[[ Study material, beginning ]]

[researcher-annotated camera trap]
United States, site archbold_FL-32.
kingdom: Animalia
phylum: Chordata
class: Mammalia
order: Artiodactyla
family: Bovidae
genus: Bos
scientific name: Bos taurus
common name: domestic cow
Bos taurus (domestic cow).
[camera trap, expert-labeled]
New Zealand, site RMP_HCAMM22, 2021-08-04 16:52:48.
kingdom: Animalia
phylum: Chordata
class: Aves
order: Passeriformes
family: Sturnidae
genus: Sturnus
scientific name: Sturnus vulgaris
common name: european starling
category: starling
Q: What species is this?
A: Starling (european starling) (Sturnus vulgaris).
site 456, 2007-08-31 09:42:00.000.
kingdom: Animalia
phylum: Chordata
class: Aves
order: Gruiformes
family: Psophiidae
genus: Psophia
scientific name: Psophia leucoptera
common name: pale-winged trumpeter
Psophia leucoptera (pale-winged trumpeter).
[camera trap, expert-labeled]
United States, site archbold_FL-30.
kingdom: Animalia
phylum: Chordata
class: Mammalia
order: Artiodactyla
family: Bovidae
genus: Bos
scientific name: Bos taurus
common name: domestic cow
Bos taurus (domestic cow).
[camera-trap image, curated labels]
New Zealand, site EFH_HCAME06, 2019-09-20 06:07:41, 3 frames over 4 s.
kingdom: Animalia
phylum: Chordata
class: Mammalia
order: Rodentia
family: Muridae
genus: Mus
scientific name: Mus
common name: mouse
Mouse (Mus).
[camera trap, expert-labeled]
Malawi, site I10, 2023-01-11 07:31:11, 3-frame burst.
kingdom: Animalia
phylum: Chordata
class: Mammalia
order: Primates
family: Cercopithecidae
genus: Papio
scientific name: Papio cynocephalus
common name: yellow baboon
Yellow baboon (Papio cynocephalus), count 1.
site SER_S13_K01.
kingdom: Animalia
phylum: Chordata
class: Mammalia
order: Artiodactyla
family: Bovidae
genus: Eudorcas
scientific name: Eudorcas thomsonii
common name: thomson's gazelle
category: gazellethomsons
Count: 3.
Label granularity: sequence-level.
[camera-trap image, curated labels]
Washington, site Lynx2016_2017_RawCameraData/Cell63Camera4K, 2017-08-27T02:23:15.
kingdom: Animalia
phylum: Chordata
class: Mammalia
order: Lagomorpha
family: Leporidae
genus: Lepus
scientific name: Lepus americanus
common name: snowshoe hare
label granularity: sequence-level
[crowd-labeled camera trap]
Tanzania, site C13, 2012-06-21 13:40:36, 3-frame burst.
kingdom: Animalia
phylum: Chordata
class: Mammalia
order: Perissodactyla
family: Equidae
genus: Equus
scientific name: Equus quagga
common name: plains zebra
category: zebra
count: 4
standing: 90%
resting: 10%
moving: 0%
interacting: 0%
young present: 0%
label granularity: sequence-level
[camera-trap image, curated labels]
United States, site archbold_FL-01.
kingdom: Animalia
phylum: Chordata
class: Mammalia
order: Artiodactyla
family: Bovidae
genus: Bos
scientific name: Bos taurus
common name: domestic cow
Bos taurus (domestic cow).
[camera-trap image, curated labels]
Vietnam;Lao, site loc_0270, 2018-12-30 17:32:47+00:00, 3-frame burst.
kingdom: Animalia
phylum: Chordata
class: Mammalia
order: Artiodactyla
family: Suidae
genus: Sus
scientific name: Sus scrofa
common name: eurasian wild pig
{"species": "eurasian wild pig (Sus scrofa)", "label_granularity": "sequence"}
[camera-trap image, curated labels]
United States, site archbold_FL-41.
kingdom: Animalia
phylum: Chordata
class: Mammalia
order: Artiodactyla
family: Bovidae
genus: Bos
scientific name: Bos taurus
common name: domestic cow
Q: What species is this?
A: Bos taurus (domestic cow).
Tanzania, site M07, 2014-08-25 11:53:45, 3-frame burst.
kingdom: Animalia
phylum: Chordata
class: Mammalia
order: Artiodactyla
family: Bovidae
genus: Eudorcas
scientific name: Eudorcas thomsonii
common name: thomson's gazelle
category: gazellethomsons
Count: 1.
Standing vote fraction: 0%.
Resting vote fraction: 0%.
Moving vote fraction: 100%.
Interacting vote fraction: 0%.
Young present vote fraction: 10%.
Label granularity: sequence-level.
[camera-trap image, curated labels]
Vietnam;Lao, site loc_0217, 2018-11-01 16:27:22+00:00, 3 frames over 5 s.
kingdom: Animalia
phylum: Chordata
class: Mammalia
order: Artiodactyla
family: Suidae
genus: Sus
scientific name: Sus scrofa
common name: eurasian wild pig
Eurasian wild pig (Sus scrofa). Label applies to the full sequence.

[[ Study material, end ]]

» Exercise description: Scan the data for lines containing "fraction" and copy all of them.

» Reply:
Standing vote fraction: 0%.
Resting vote fraction: 0%.
Moving vote fraction: 100%.
Interacting vote fraction: 0%.
Young present vote fraction: 10%.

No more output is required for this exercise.